--- begin ---

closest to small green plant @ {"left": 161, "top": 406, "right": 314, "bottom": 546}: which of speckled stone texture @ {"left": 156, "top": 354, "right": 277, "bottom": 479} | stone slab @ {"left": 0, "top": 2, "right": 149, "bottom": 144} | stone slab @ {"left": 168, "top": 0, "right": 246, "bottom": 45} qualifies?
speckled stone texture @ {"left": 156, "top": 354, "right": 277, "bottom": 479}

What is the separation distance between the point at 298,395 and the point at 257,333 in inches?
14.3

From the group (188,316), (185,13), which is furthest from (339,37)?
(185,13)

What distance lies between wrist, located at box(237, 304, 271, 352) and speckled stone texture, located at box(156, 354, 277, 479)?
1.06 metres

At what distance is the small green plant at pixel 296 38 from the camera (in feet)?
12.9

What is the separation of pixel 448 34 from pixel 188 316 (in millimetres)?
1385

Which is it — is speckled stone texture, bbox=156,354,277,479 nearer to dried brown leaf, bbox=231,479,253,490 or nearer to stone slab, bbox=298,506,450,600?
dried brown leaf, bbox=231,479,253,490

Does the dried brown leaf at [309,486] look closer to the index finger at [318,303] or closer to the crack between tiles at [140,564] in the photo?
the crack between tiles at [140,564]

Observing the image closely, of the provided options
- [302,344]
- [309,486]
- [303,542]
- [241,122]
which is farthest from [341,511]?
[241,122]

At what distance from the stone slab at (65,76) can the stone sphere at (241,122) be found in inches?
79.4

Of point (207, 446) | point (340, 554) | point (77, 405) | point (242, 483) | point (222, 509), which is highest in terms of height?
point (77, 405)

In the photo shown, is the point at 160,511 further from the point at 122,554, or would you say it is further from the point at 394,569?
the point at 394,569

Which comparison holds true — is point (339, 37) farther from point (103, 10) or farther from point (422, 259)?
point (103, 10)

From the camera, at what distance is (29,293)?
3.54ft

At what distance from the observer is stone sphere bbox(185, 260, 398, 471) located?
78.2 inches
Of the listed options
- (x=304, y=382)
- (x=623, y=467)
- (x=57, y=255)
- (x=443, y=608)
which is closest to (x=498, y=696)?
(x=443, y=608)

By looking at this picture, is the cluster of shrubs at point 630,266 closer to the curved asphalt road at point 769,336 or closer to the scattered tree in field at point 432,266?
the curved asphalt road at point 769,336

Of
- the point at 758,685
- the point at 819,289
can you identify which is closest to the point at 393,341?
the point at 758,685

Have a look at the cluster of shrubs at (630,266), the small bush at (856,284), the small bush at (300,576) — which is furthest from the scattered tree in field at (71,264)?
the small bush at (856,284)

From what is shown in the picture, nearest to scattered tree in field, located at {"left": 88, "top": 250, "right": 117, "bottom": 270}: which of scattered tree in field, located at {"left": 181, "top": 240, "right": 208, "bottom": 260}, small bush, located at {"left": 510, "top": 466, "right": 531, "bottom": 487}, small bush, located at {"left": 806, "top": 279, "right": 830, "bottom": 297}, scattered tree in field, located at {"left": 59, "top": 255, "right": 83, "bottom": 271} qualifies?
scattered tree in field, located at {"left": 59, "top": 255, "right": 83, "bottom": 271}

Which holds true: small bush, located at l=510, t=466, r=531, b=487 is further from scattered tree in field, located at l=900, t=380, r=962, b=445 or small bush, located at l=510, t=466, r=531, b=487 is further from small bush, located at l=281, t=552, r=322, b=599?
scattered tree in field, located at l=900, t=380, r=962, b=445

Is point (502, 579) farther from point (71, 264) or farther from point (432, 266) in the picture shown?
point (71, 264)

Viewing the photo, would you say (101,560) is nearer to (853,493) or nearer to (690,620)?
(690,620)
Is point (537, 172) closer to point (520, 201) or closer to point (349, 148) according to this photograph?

--- end ---

> _Task prompt_
Render the material from the line containing "Which holds true: small" through its final line as a Markdown table with the columns Row and Line, numbering each row and leaving out blank lines.

> _Written response_
| Row | Line |
|---|---|
| 1 | Which holds true: small bush, located at l=510, t=466, r=531, b=487 is further from scattered tree in field, located at l=900, t=380, r=962, b=445 or small bush, located at l=510, t=466, r=531, b=487 is further from small bush, located at l=281, t=552, r=322, b=599? |
| 2 | scattered tree in field, located at l=900, t=380, r=962, b=445 |
| 3 | Is point (502, 579) farther from point (71, 264) or farther from point (432, 266) in the picture shown? |
| 4 | point (71, 264) |
| 5 | Viewing the photo, would you say (101,560) is nearer to (853,493) or nearer to (690,620)? |
| 6 | (690,620) |
| 7 | Is point (537, 172) closer to point (520, 201) or closer to point (349, 148) according to this photograph? |